Todavia, é possível não beber para sua própria glória, se eu faço isso para demonstrar uma “espiritualidade superior” certamente faço isso para minha glória apenas. Lembram-se do fariseu que jejuava 2 vezes por semana (veja Lucas 18.9-14), não havia mandamento nesse sentido na Bíblia (não nessa frequência!), porém ele usava isso para se demonstrar como espiritual e buscar a glória dos homens. Não é possível ir além da lei de Deus, não se pode ir além do que é perfeito, os fariseus criavam mandamentos estranhos a Bíblia enquanto descumpriam vários outros. Podemos agir como os fariseus usando algo que não está na lei para tentar demonstrar como somos espirituais, certamente é mais fácil não beber do que deixar de mentir ou de cobiçar, portanto quando o “não beber” é focado em nós é pecado do mesmo modo.
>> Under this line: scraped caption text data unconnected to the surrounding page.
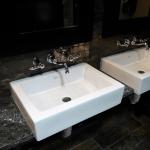 Restroom Countertops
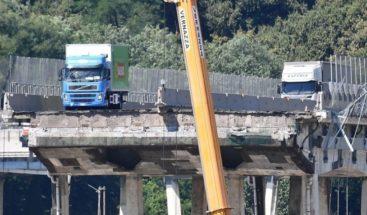 Prohíben tráfico puente de Italia obra del mismo arquitecto de Génova
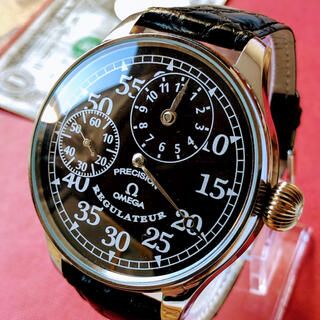 オメガ(OMEGA)の#1103【人気のレギュレーター】メンズ腕時計 オメガ Ω OMEGA (腕時計(アナログ))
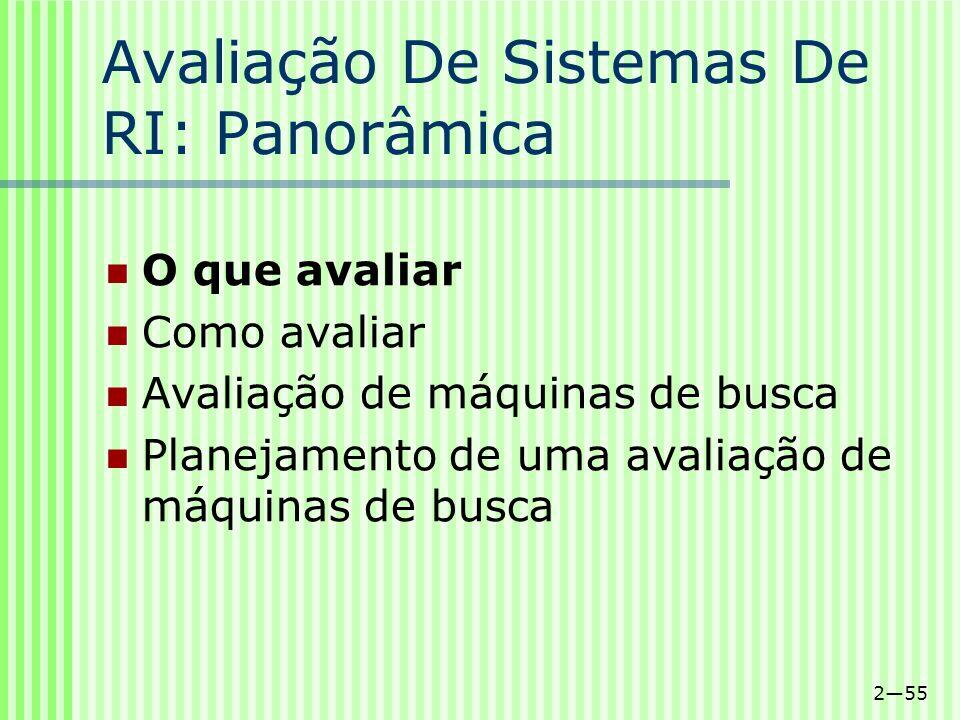 Avaliação De Sistemas De RI: Panorâmica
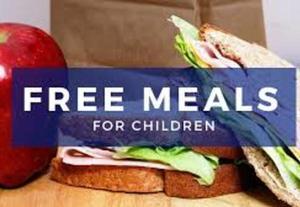 Grab & Go Meals.jpeg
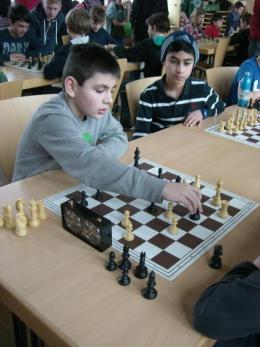 Schach-Stadtmeisterschaft 2013, Bild 2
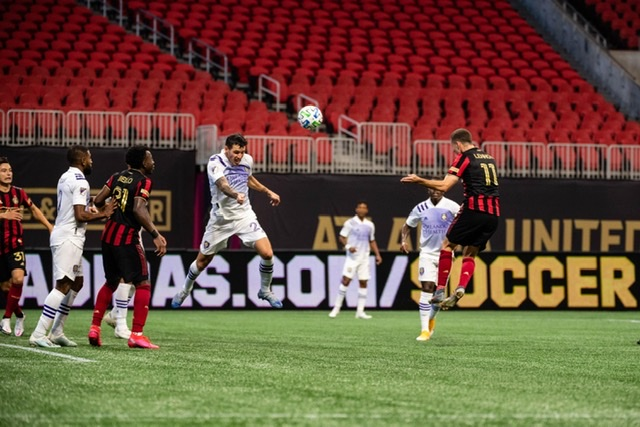 Lions gain 1st win over Five Stripes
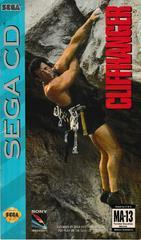 Cliffhanger Sega CD Prices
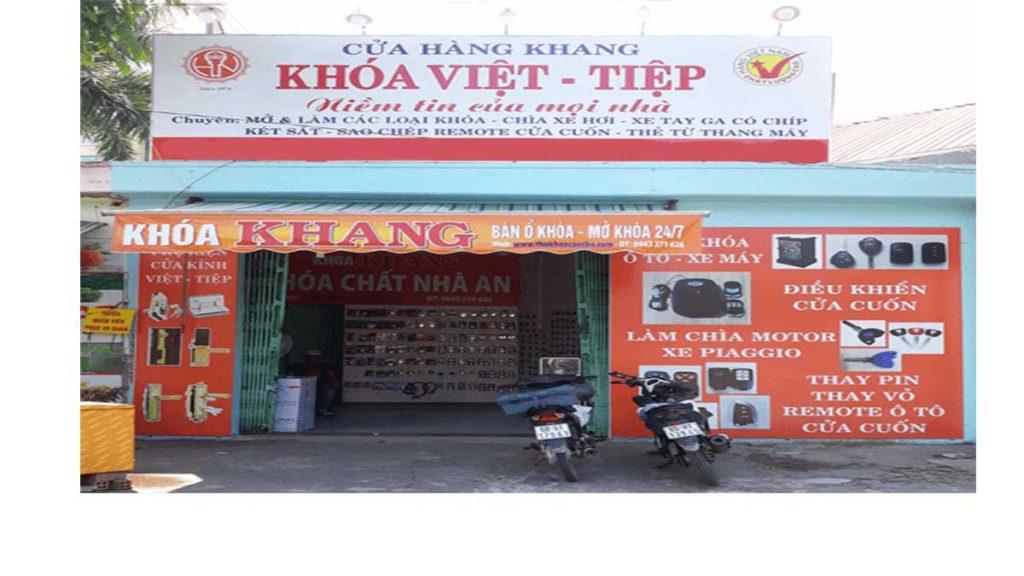 Hàng sửa khóa Khang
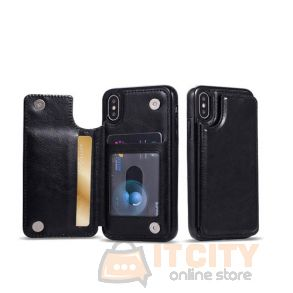 Elbo Leather Cover With wallet Slot For Iphone XS 5.8Inch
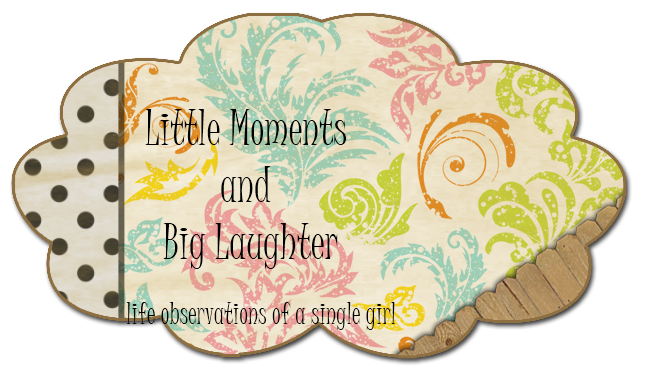 Little Moments and Big Laughter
Por isso, para responder adequadamente essa questão “Quando devo consumir bebidas alcóolicas?”, a resposta mais adequada seria “quando só Deus será glorificado com isso”[1]. Se você for beber em um momento onde pode desfrutar da comunhão e daquilo que Deus criou sem levar teus irmãos a prejuízo então beba, se você for deixar de beber em certa ocasião não porque isso te faça “mais crente”, mas porque você crê que há pessoas que podem compreender errado isso e serem levadas ao engano, então não beba. “Portanto, quer comais, quer bebais ou façais outra coisa qualquer, fazei tudo para a glória de Deus” (1 Coríntios 10.31) “Porque o reino de Deus não é comida nem bebida, mas justiça, e paz e alegria no Espírito Santo” (Romanos 14.17).
Autor: Ivan Junior


[1] Compreendo que há pessoas que justificam quase tudo que fazem dizendo que fazem isso para a Glória de Deus, porém você só agirá para a Glória de Deus, se agir de acordo com a Lei d'Ele e se levar as pessoas a olharem para Ele e não para você.